▸ **Exercise aim**
Reproduce all of the data below verbatim, line for line.

▸ **Provided data**
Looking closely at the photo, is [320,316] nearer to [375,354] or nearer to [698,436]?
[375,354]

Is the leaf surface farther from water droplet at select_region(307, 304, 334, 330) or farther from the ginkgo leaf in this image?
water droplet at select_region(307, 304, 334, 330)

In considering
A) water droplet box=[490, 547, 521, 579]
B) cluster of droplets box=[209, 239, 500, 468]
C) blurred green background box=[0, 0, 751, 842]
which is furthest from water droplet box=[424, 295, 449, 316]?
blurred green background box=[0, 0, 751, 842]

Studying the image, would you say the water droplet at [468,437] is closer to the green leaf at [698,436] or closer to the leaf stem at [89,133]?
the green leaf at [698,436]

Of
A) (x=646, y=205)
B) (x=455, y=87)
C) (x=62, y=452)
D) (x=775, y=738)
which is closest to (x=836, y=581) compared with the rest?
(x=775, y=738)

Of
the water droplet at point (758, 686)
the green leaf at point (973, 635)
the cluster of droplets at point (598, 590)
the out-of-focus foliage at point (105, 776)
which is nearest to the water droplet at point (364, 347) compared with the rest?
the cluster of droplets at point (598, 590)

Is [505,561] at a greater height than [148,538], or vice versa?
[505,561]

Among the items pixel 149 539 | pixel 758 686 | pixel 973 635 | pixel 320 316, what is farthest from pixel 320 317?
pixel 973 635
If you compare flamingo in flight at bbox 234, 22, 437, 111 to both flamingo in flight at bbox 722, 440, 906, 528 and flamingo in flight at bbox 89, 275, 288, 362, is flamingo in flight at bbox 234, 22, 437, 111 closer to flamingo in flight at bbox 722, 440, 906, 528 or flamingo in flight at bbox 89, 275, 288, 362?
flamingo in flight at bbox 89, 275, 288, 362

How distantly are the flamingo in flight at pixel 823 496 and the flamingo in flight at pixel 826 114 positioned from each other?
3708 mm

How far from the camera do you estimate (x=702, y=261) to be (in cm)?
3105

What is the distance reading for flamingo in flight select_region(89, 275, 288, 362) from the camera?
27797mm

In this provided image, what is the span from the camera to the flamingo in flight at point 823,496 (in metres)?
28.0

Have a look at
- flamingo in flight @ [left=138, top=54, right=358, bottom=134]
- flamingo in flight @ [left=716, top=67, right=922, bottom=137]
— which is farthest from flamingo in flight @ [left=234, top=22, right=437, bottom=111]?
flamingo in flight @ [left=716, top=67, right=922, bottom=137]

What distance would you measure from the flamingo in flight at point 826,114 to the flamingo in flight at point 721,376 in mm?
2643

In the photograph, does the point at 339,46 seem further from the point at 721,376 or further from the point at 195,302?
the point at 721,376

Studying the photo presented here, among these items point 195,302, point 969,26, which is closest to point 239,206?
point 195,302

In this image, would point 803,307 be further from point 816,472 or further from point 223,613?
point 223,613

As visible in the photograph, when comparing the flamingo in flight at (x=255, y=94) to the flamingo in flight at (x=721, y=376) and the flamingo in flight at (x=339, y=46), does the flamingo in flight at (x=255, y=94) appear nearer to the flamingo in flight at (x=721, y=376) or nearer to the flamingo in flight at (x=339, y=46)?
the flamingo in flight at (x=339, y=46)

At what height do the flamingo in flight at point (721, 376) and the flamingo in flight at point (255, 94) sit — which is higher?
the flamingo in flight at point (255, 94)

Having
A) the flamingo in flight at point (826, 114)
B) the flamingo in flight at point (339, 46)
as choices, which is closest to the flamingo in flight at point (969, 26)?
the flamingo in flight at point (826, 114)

▸ **Solution**
Looking closely at the photo, is [320,316] nearer to [375,354] or nearer to [698,436]?
[375,354]

Is the leaf surface farther from water droplet at select_region(307, 304, 334, 330) or farther from the ginkgo leaf in this image?
water droplet at select_region(307, 304, 334, 330)

In considering
A) water droplet box=[490, 547, 521, 579]
B) cluster of droplets box=[209, 239, 500, 468]
C) blurred green background box=[0, 0, 751, 842]
which is furthest from water droplet box=[424, 295, 449, 316]?
blurred green background box=[0, 0, 751, 842]

Studying the image, would you say the water droplet at [468,437] is closer to the green leaf at [698,436] or closer to the leaf stem at [89,133]?
the green leaf at [698,436]

Of
A) (x=646, y=205)
B) (x=455, y=87)
C) (x=62, y=452)
D) (x=775, y=738)
which is closest to (x=836, y=581) compared with the rest?
(x=775, y=738)

Of
the water droplet at point (758, 686)
the green leaf at point (973, 635)
the cluster of droplets at point (598, 590)
the out-of-focus foliage at point (105, 776)
which is nearest to the water droplet at point (364, 347) compared with the rest?
the cluster of droplets at point (598, 590)

Is [505,561] at a greater height than [148,538], or vice versa?
[505,561]

Among the items pixel 149 539 | pixel 758 686 | pixel 973 635 | pixel 320 316, what is farthest from pixel 320 317?
pixel 973 635
If you compare flamingo in flight at bbox 234, 22, 437, 111 to both flamingo in flight at bbox 722, 440, 906, 528 and flamingo in flight at bbox 89, 275, 288, 362, is flamingo in flight at bbox 234, 22, 437, 111 closer to flamingo in flight at bbox 722, 440, 906, 528 or flamingo in flight at bbox 89, 275, 288, 362?
flamingo in flight at bbox 89, 275, 288, 362

How distantly are the flamingo in flight at pixel 823 496 and the flamingo in flight at pixel 826 114 positioned from each other?
3708 mm

How far from the camera do you estimate (x=702, y=261) to be (in cm)?
3105

What is the distance reading for flamingo in flight select_region(89, 275, 288, 362) from the camera?
27797mm

In this provided image, what is the span from the camera to the flamingo in flight at point 823,496 (in metres)?
28.0

Have a look at
- flamingo in flight @ [left=138, top=54, right=358, bottom=134]
- flamingo in flight @ [left=716, top=67, right=922, bottom=137]
— which is farthest from flamingo in flight @ [left=234, top=22, right=437, bottom=111]?
flamingo in flight @ [left=716, top=67, right=922, bottom=137]

What distance would you measure from the flamingo in flight at point 826,114 to the flamingo in flight at point 721,376 in mm?
2643

In the photograph, does the point at 339,46 seem further from the point at 721,376 or further from the point at 195,302?
the point at 721,376

Studying the photo presented here, among these items point 195,302, point 969,26, which is closest to point 239,206?
point 195,302

In this image, would point 803,307 be further from point 816,472 or further from point 223,613?
point 223,613

As visible in the photograph, when comparing the flamingo in flight at (x=255, y=94) to the flamingo in flight at (x=721, y=376) and the flamingo in flight at (x=339, y=46), does the flamingo in flight at (x=255, y=94) appear nearer to the flamingo in flight at (x=721, y=376) or nearer to the flamingo in flight at (x=339, y=46)?
the flamingo in flight at (x=339, y=46)

At what height do the flamingo in flight at point (721, 376) and the flamingo in flight at point (255, 94) sit — which is higher?
the flamingo in flight at point (255, 94)

Having
A) the flamingo in flight at point (826, 114)
B) the flamingo in flight at point (339, 46)
as choices, which is closest to the flamingo in flight at point (969, 26)?
the flamingo in flight at point (826, 114)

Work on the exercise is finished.